June 24-26, 2024 | Paris, France

June 24 -26, 2024 | Paris, France
Infection 2024

Tsegaye Alemayehu

Speaker at World Congress on Infectious Diseases 2024 - Tsegaye Alemayehu
School of Medical Laboratory Science, Ethiopia
Title : Metallo-ß- lactamase resistance gram negative bacteria from a clinical specimen in Sidama, Ethiopia


Background: Metallo-beta lactamase resistance is one of the carbapenem resistances that worsen the world nowadays. A new variant of carbapenem-resistant has only limited reports from Africa including Ethiopia. This study aimed to determine Metallo -ß- lactamase resistance Gram-negative bacteria in Hawassa University Comprehensive Specialized Hospital January–June 2023.

Method: a cross-sectional study was conducted in which consecutive patients infected with Gram-negative bacteria were included in the study. A structured questionnaire was used to collect the data with oriented nurses if the patients/or caregivers gave consent to participate in the study. Clinical specimens were processed based on the standard operating procedure of the Microbiology laboratory and Clinical laboratory standard institute guidelines.  Statistical Software for Social Science (SPSS) version 21 was used for data entry and analysis. Descriptive statistics and logistic regression were used to interpret the data. The odds ratio at 95% confidence interval (CI) and p-value < 0.05 were taken as a statistically significant association.

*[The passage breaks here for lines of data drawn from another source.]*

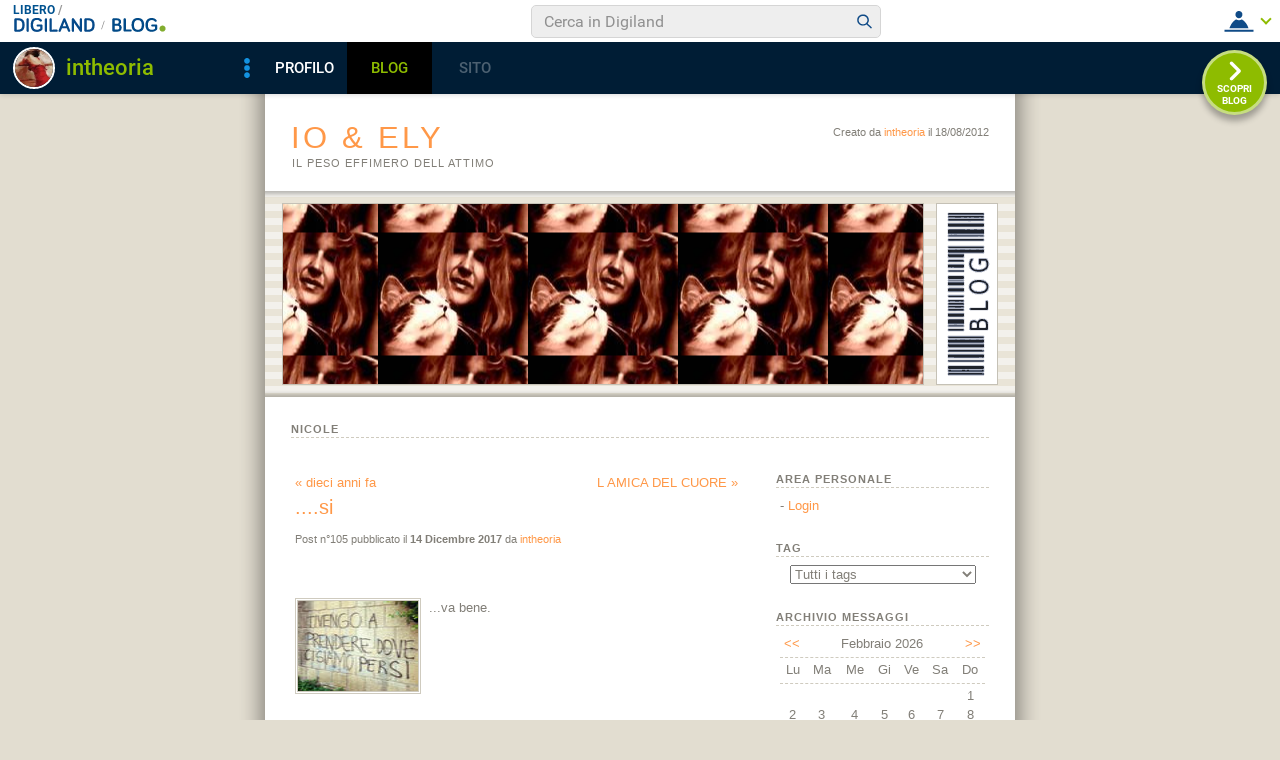

--- FILE ---
content_type: text/css
request_url: https://blog.libero.it/blog/css/skin/66/classic.css
body_size: 5655
content:

body { background-color: #E2DDD0; background-image: url(/blog/pics/skin/66/classic/bg.gif); background-position: center; background-repeat: repeat-y; }

#xmain { width: 750px; text-align: left; background-color: #ffffff;  }
#main { }
#main, #main td { font-size: 13px; font-family: "Trebuchet MS",Trebuchet,Verdana,Arial,Helvetica; color: #827F78; }
select, input { font-size: 13px; font-family: "Trebuchet MS",Trebuchet,Verdana,Arial,Helvetica; color: #827F78; }

#main .bodybox { line-height: 1.5em;  }

#defheader { margin-bottom: 26px; }
#header { }
#midbody { }
#maincol { float: left; width: 66%; }
#rightcol { float: left; width: 34%; }
#footer { }

#main a { text-decoration: none; color: #FF9848; }
#main a:hover { text-decoration: underline; }
#main a.alt { text-decoration: underline; }

#defheader h1 { text-transform: uppercase; font-weight: normal; letter-spacing: 3px; padding: 0px; margin: 0px; font-size: 240%; height: 37px; overflow: hidden; }
#defheader h2 { text-transform: uppercase; font-weight: normal; letter-spacing: 1px; padding: 0px; margin: 0px; font-size: 85%; margin-left: 1px;}
#defheader #blogdata2 { text-align: right; font-size: 85%; }
#defheader #blogdata { float: right; font-size: 85%; margin-top: .5em; }

#defheader .logo { border: 1px solid #CFCBBF; }

#blogo { text-decoration: none; display: block; background-image: url(/blog/pics/skin/66/blogo.gif); width: 60px; height: 180px; border: 0px; overflow: hidden;}
#rlogo { text-decoration: none; display: block; background-image: none; background-position: center center; width: 640px; height: 180px; border: 0px; overflow: hidden;}
#rlogoh { position: absolute; width: 640px; height: 180px; }

a#rlogoh:hover { text-decoration: none; }
a#blogo:hover { text-decoration: none; }

#logoborder { border: 1px solid #C5C1B6; }
#blogoborder { border: 1px solid #C5C1B6; }

#defheader #logobox { float: left; width: 642px; height: 182px; overflow: hidden; }
#defheader #blogobox { float: right; width: 62px; height: 182px; overflow: hidden; }

#supheader { padding: 20px 26px 22px 26px;  }
#picheader { border-bottom: 1px solid #CFCBBF; border-top: 1px solid #CFCBBF; padding: 12px 17px 11px 17px; background-color: #CFCBBF; background-image: url(/blog/pics/skin/66/classic/picbg_s.gif); border: 0px; }

#main h3, #header h3, #footer h3 { text-transform: uppercase; font-weight: bold; font-size: 85%; letter-spacing: 1px; margin: 0px 0px 8px 0px; padding: 0px 0px 2px 0px; border-bottom: 1px dashed #CFCBBF; }

.boxspacer { margin: 0px 26px 26px 26px; }
#rightcol .boxspacer { margin-left: 16px; }
#maincol .boxspacer { margin-right: 18px; }
.bodybox { padding-left: 4px; padding-right: 4px; line-height: 1.5em; }
.titlebox {  }

.notitle .box { }

.hack { width: 1px; height: 1px; clear: both; overflow: hidden; }

#logo { width: 640px; height: 200px; background-position: center center; }

.defender { width: 100%; overflow: hidden; }

.separator { width: 100%; height: 4px; overflow:hidden; border-bottom: 1px dashed #CFCBBF; margin-bottom: 2px; }

#main a.calendarhilite { text-decoration: underline; }

.postseq { margin: .3em 0em 0em 0em; }
.postdatatop { font-size: 85%; line-height: 1.3em; margin-top: .2em; margin-bottom: 1.3em; }
.postdatabottom { font-size: 85%; line-height: 1.3em; margin-top: 1.3em; margin-bottom: 0em; }
.tagdata { }
.postbody { }
.postbody h4 { font-size: 150%; line-height: 1em; font-weight: normal; margin: 0px; padding: 0px; color: #FF9848; margin-bottom: .7em; line-height: 1.1em; }
.postbody a img {  BORDER: #CFCBBF 3px double; }

#main .postbody a { text-decoration: underline; }

#maincol .separator { width: 100%; height: 1em; overflow:hidden; border-bottom: 1px dashed #CFCBBF; margin-bottom: 1em; }

#main p { margin: .75em 0em 0em 0em; padding: 0px; }

.small { font-size: 85%; line-height: 1.3em; }

.cercab { width: 134px; }
.tags { width: 186px; }

.lastentry, .lastentry1, .lastentry2 { margin-left: 1px; padding-left: 15px; background-position: left center; background-repeat: no-repeat;}
.lastentry1 { background-image: url('/blog/pics/skin/66/classic/ico_1.gif'); }
.lastentry2 { background-image: url('/blog/pics/skin/66/classic/ico_2.gif'); }

.ultimicommentidata { font-size: 85%; line-height: 1.3em; margin-top: .2em; margin-bottom: 0em; }

#main .ske01 { font-size: 11px; }
#main .ske02 { font-size: 13px; }
#main .ske03 { font-size: 14px; }
#main .ske04 { font-size: 18x; }
#main .ske05 { font-size: 22px; }
#main .ske06 { font-size: 26px; }

.bodybox .ske06, .bodybox .ske05, .bodybox .ske04, .bodybox .ske03, .bodybox .ske02, .bodybox .ske01 { line-height: 1.5em; }

#main .postbody h4 .ske01 { font-size: 70%; line-height: 1.1em; }
#main .postbody h4 .ske02 { font-size: 100%; line-height: 1.1em; }
#main .postbody h4 .ske03 { font-size: 100%; line-height: 1.1em; }
#main .postbody h4 .ske04 { font-size: 100%; line-height: 1.1em; }
#main .postbody h4 .ske05 { font-size: 100%; line-height: 1.1em; }
#main .postbody h4 .ske06 { font-size: 150%; line-height: 1.1em; }

#thumbnails { width: 100%; }
#thumbnails td { width: 25%; font-size: 11px; text-align: center; line-height: normal;}
#thumbnails td img { border: 1px solid #CFCBBF; margin-top: 2px; margin-bottom: 2px; }
#thumbnails td .separator { height: 10px; margin-bottom: 6px; }

#main hr { display: none; }

.newcommentlink { text-align: center; }

.tags { width: 186px; }
.cercab { display: block; width: 138px; }

.postpic {
	BORDER: #B7B4A6 3px solid; FLOAT: left; MARGIN: 0px 8px 4px 0px;
}
.piccy {
	BORDER-RIGHT: #93827f 2px solid; BORDER-TOP: #93827f 2px solid; BORDER-LEFT: #93827f 2px solid; BORDER-BOTTOM: #93827f 2px solid
}




--- FILE ---
content_type: application/javascript
request_url: https://blog.libero.it/wp/wp-content/plugins/API/all_blogs/all_blogs_from_myblog_code.php?type=L&username=intheoria&callback=iolViralbarBlogsCallback
body_size: 337
content:
iolViralbarBlogsCallback({"blog_libero" :  [{"Blog_ID":387420,"Blog_Name":"theorie","Blog_URL":"http:\/\/blog.libero.it\/theorie","New_Post":"http:\/\/blog.libero.it\/scrivi.php","Settings":"http:\/\/blog.libero.it\/gest_messaggi.php","Blog_Prefix":"","Blog_createdate":"2012-08-18 09:52:37"}],"blog_libero_wp" :  [], "blog_myblog": []})

--- FILE ---
content_type: application/javascript
request_url: https://digiland.libero.it/profili/getSites/intheoria/0/iolViralbarSitesCallback?callback=jsonp1769910109868
body_size: 29
content:
iolViralbarSitesCallback([]);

Result: Our study included 153 isolates from different specimens, 83 (54.2 %) were from male patients and 70 (45.8 %) were from females. K. pneumonia was the predominant 43, followed by E. coli 32, Acinetobacter spp 25, Pseudomonas spp 15, E. agglomerus 9, K. ozaenae 6, E. cloacae 5, K. oxytoca 4,( K. rhinoscleromatis, P. mirabilis and M. morganii) 3, P. stuartii 2 and (Citrobacter spp & P. vulgaris) 1. The rates of multi, extensive and pan-drug resistance bacteria accounted for 83.7%, 50.3%, and 17.0%, respectively. Carbapenem resistance was 21 (13.7%), of this 7.2 % were Enterobacteriaceae, 5.2 % were Acetinobacter spp. and 1.3 % Pseudomonas spp. Metallo-beta-lactamase was 17 (11.1%), of this, Enterobacteriaceae were 9(5.9%), Acetinobacter spp. 7(4.6%), and Pseudomonas spp. 1(0.7%). There were no variables statistically significantly associated with metallo-beta-lactamase-resistant

Conclusion: Our study revealed that Metallo-beta-lactamase resistance was circulating in the study area. There was a high rate of carbapenem resistance, multi, extensive and pan-drug resistance. Therefore, a measure should be taken to alleviate the emerging threat that leaves the patients without the option of treatment.